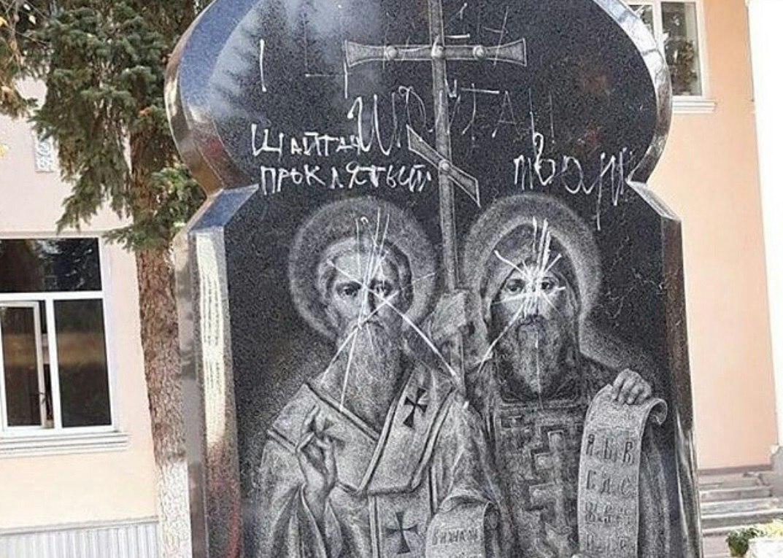 В Черкесске осквернили памятник «Братьям Кириллу и Мефодию»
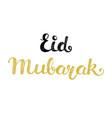 eid mubarak hand lettering vector image
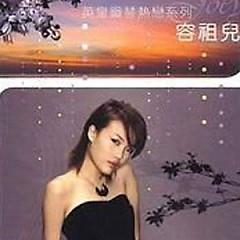 英皇钢琴热恋系列 (Disc 2) / EEG Piano - Love Series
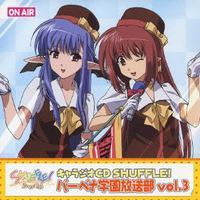 キャラジオCD SHUFFLE! バーベナ学園放送部 vol.3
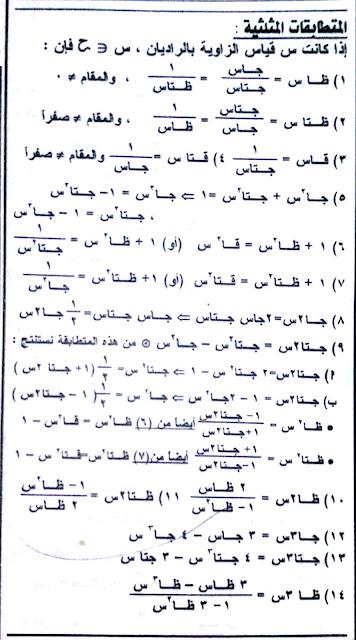قوانين النسب المثلثية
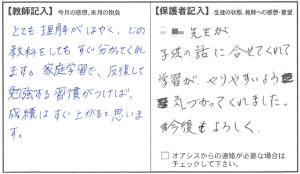 201508中森(1)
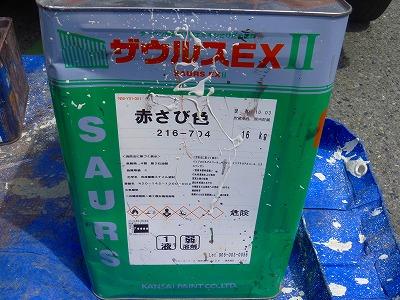 トタン部分に使用する塗料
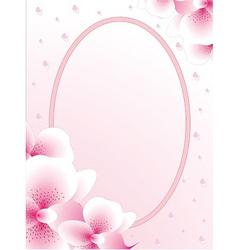 Wedding card or invitation birthday shower vector image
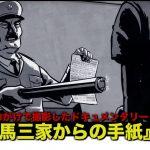 【動画ニュース】『馬三家からの手紙』命がけで撮影したドキュメンタリー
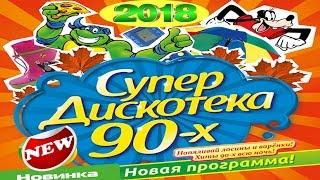 БОЛЬШАЯ ЗАЖИГАТЕЛЬНАЯ SUPER ДИСКОТЕКА 90 - Х | ЛУЧШИЕ ТАНЦЕВАЛЬНЫЕ ПЕСНИ 2018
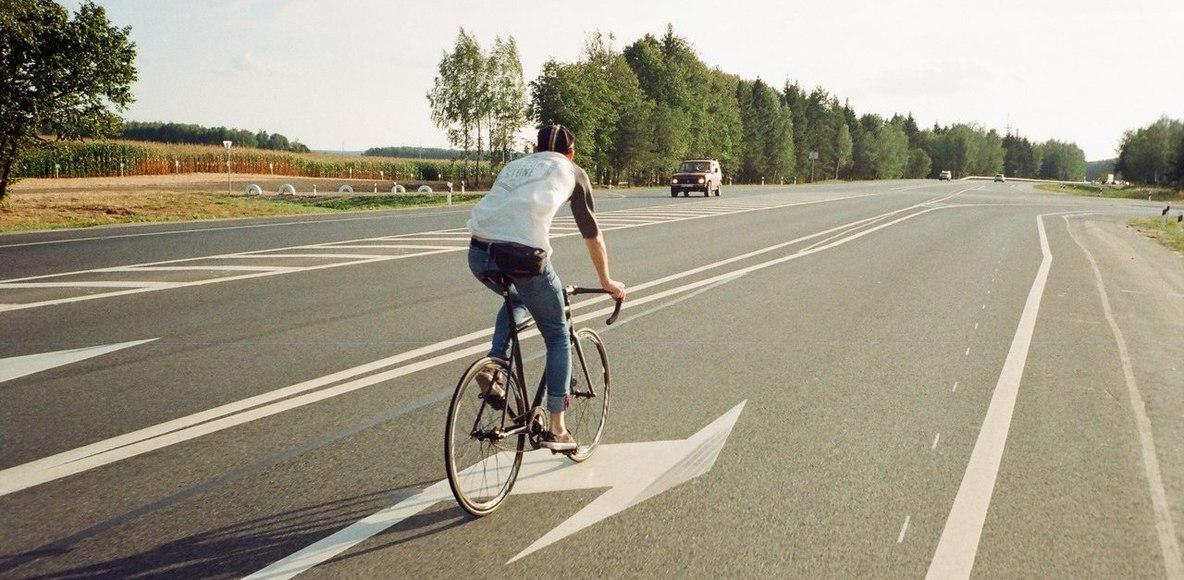 Брянский Велосипедист
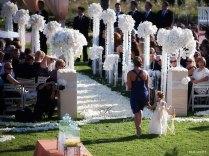 Karen O'neil, Wedding Ceremonies And Wedding Ceremony Decorations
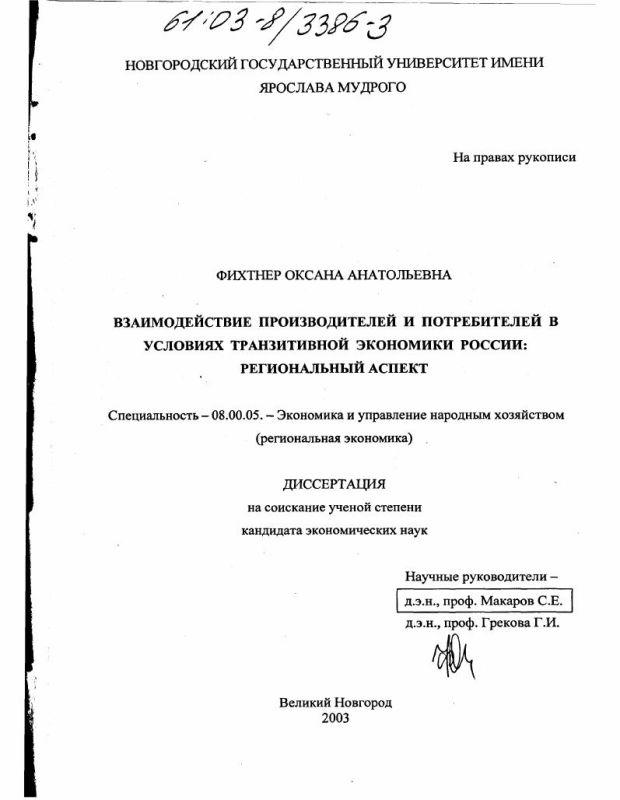 Титульный лист Взаимодействие производителей и потребителей в условиях транзитивной экономики России : Региональный аспект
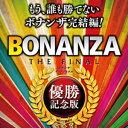 【35分でお届け】BONANZA THE FINAL 優勝記念版 【マグノリア】【ダウンロード版】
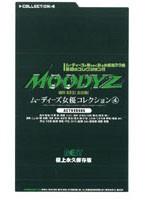 (mde074)[MDE-074] MOODYZ女優コレクション4 ダウンロード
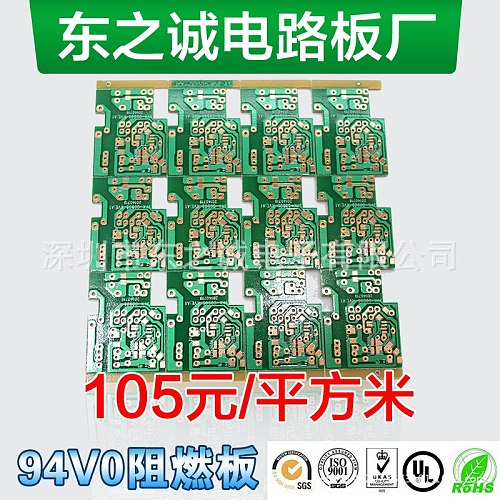 Single side 94hb 94v0 22F CEM-1 FR-4, double-sided multilayer hard IC PCB board aluminum basilar plate integrated circuit board
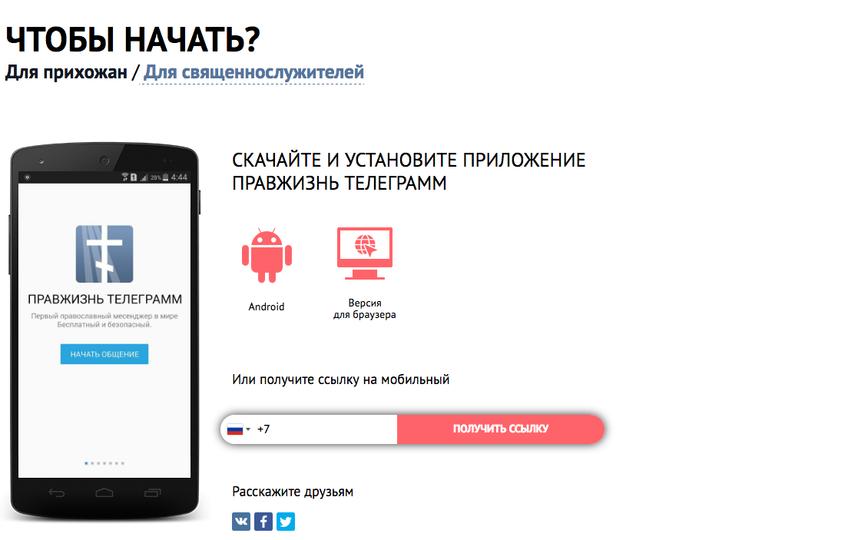 """""""Правжизнь"""" доступен для пользователей ПК и Android. Фото pravzhizn.ru"""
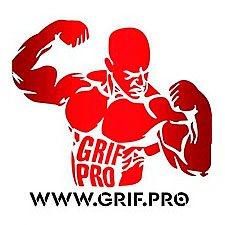 Сеть тренажерных залов Grif Pro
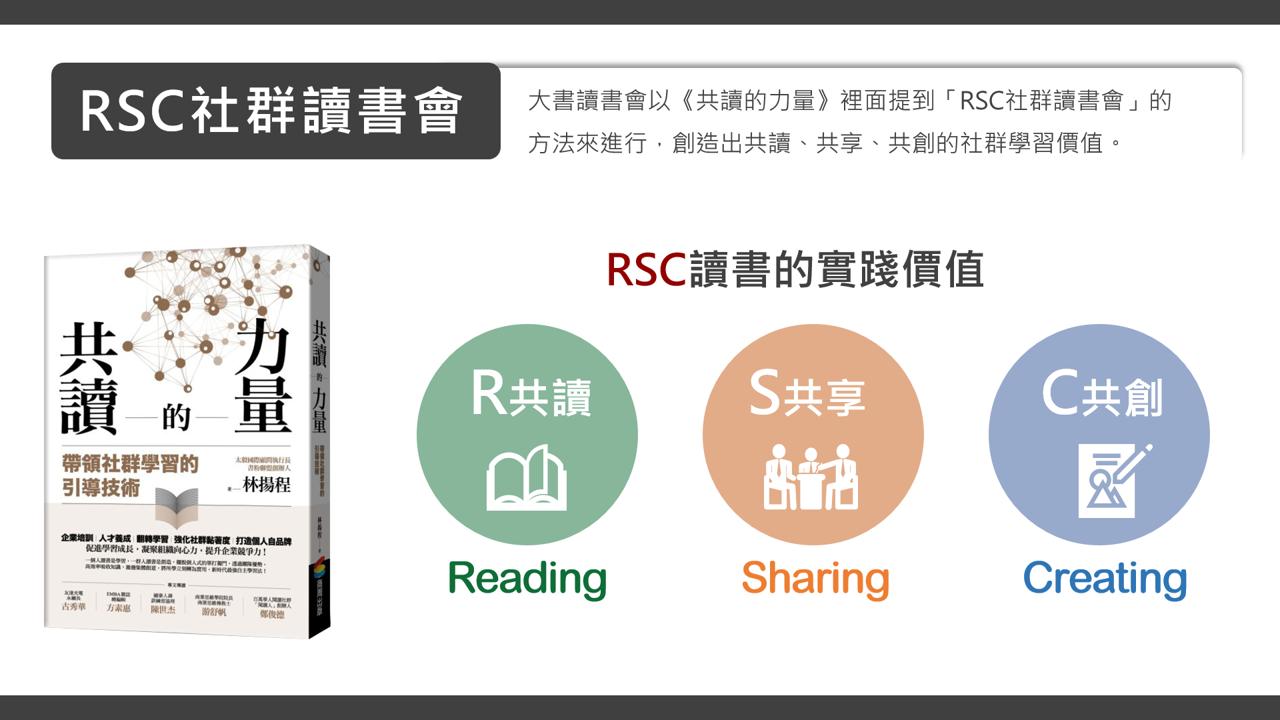 【讀書會紀錄】2021.09大書群讀書會《極度吸睛》報告、銷售、演講都需要有的吸睛技巧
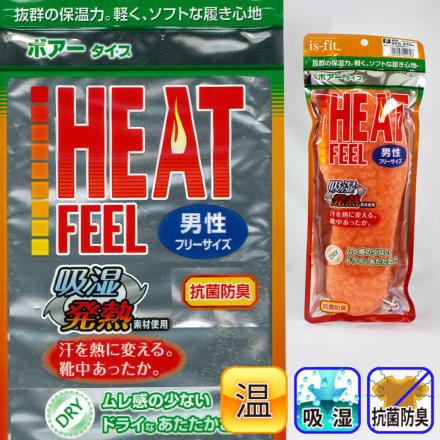 [モリト] is-fit 吸湿発熱ボアー インソール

--------------------------------

• Directions for this task: Within the listing above, copy exactly the lines that start at the one with "FINAL 優勝記念版 【マグノリア】【ダウンロード版】" and continue through the one with "Single side 94hb". Omit pictures.

• Expected answer:
 【35分でお届け】BONANZA THE FINAL 優勝記念版 【マグノリア】【ダウンロード版】
 (mde074)[MDE-074] MOODYZ女優コレクション4 ダウンロード
 Single side 94hb 94v0 22F CEM-1 FR-4, double-sided multilayer hard IC PCB board aluminum basilar plate integrated circuit board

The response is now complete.